Who needs butter, milk, and eggs?
Going vegan in everyday meals is one thing, but learning how to bake without milk, eggs, and butter is another challenge altogether. Thanks to the clever folks at America's Test Kitchen, their detail-oriented "Vegan for Everybody" cookbook delves into the realm of vegan home baking and proves that it's not impossible. Once you grasp a few basic concepts, you'll be whipping up baked goods that rival, or even surpass, their traditional counterparts. It all starts with a few key ingredients.
1. Coconut oilThink of coconut oil as vegan butter. Both are saturated fats that stay solid at room temperature, making them highly versatile. The cookbook authors write:
"Unlike butter, which is about 16 to 18 percent water, coconut oil is 100 percent fat; it lubricates the flour granules with fat, limited gluten development, which occurs when flour meets liquid and which makes baked goods chewy. That means fluffy, not ready, biscuits and tender pie crust."
2. Organic sugar
This might come as a surprise: conventional sugar cane sugar is often not vegan because of the animal bone char through which it is sometimes processed and bleached. The only way to be safe is to buy organic sugar, which is never processed this way. Sometimes organic sugars have a coarser consistency than regular sugar, but this doesn't usually have any effect on baked goods. If you're concerned, you can always give it a whirl in a blender.
3. Oat milk
All plant-based milks can be used in baked goods, but, according to the ATK authors, oat milk is the absolute best. This is because it has a high sugar content, which allows it to brown nicely when baked. It also adds a subtle sweet taste, as cow's milk does.
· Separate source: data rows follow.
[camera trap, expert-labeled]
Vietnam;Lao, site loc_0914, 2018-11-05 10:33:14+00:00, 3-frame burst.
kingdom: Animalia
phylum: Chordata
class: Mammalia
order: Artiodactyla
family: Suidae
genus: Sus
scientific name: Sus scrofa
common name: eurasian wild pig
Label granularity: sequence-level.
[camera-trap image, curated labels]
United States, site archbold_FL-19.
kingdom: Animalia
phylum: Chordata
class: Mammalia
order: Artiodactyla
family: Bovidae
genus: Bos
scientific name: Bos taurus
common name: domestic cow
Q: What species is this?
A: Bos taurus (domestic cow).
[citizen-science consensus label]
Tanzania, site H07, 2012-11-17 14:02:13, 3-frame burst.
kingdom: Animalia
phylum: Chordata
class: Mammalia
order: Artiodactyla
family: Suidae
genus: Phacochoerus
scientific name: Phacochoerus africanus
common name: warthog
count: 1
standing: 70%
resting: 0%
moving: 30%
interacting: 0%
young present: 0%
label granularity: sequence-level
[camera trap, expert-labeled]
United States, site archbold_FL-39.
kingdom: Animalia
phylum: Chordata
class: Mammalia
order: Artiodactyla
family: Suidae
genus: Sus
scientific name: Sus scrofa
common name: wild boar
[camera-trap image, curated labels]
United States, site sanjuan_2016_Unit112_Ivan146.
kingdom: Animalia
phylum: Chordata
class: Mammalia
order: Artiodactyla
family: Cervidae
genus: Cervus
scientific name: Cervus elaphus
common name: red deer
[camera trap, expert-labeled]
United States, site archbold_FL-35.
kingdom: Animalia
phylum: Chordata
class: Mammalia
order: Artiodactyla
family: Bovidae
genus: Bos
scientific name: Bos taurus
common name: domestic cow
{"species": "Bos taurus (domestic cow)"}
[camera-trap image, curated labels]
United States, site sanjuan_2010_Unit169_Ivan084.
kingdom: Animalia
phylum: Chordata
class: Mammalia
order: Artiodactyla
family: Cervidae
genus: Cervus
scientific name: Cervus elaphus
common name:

"Without the milk proteins from dairy, vegan baked goods, even when baked to the upper time range, can be pale -- even white. Coconut milk tended to make pale, bland-tasting cakes."
You're forgiven for never having heard of aquafaba before. This under-appreciated ingredient is the thick starchy liquid in a can of chickpeas, that syrupy stuff that most of us pour into the sink without thinking. Aquafaba is an amazing egg substitute. It can be whipped like an egg white and will hold a stiff, fluffy foam when beaten with cream of tartar.
5. Vegan chocolate
If chocolate contains milk or non-organic sugar, that means it's not vegan, so be sure to read the ingredient list carefully. Unsweetened chocolate is almost always vegan, but chocolate chips can contain milk fat. Look for dairy-free, organic, or vegan labels.
6. Lemon juice
Usually buttermilk is used in baked goods to boost baking soda's ability to leaven and tenderize, but that's not an option for vegan bakers. The best substitute is lemon juice, which is 10x more acidic than vinegar. Because of this, it does a great job at mimicking buttermilk's abilities, helping your cakes to rise and biscuits to be fluffy.